> _What this task involves_: Working from the entries that follow, transcribe exactly and only the lines from the one with "Young woman with" through the last, pictures excluded.

START Input data

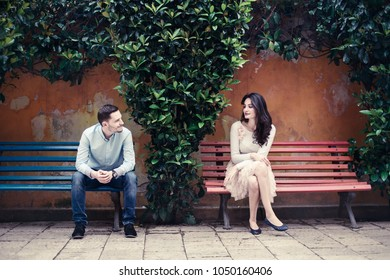 Two people looking at each other sitting on different benches.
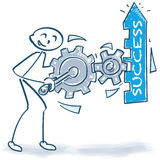 Stick figure with boost the success with gears Royalty Free Stock Photo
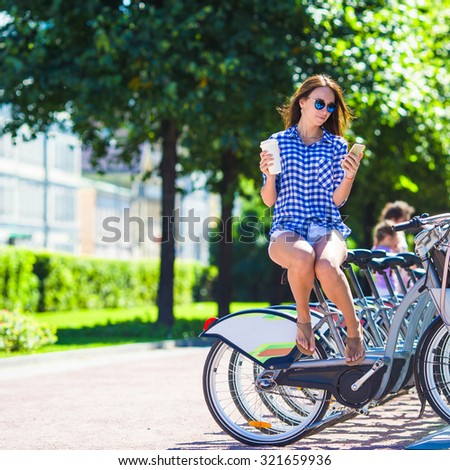 Young woman with glass of coffee on bicycle outdoor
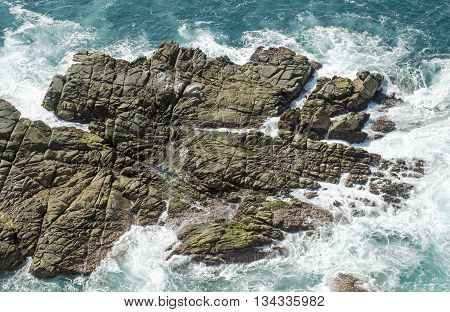 Eroded rock surrounded by foaming waters in the Pacific Ocean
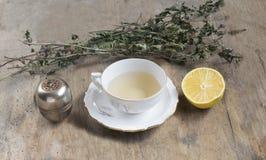 Filiżanka herbata z nowym i herbacianym durszlakiem na starym drewnianym stole Zdjęcie Royalty Free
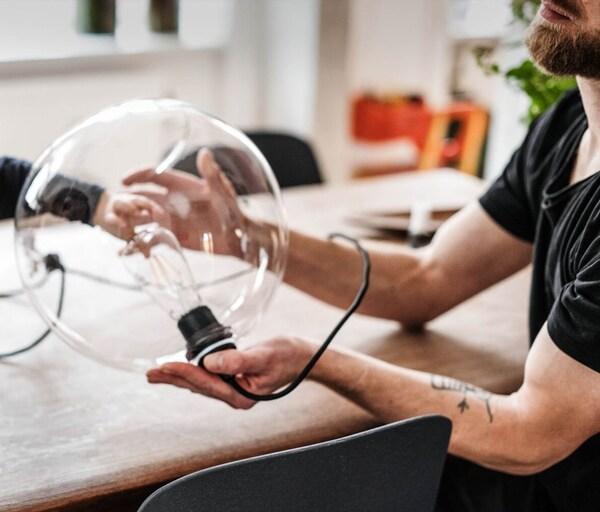 Een man aan tafel terwijl hij een glazen tafellamp vasthoudt.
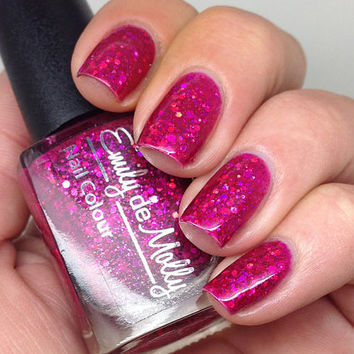 "Nail polish - ""Fashion Victim"" pink holographic glitter in a pink jelly base"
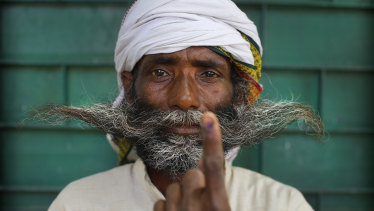 An Indian displays indelible ink mark on his index finger after casting his vote on the outskirts of Varanasi, India.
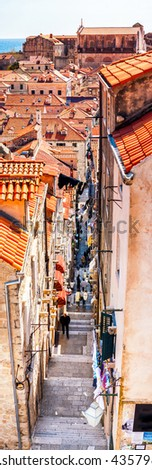Streets of old city Dubrovnik, Croatia during the day. Famous red roofs, cafes, souvenir shops and bars - stock photo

END Input data

> _Reply_:
 Young woman with glass of coffee on bicycle outdoor
 Eroded rock surrounded by foaming waters in the Pacific Ocean
 Filiżanka herbata z nowym i herbacianym durszlakiem na starym drewnianym stole Zdjęcie Royalty Free
 Een man aan tafel terwijl hij een glazen tafellamp vasthoudt.
 "Nail polish - ""Fashion Victim"" pink holographic glitter in a pink jelly base"
 An Indian displays indelible ink mark on his index finger after casting his vote on the outskirts of Varanasi, India.
Streets of old city Dubrovnik, Croatia during the day. Famous red roofs, cafes, souvenir shops and bars - stock photo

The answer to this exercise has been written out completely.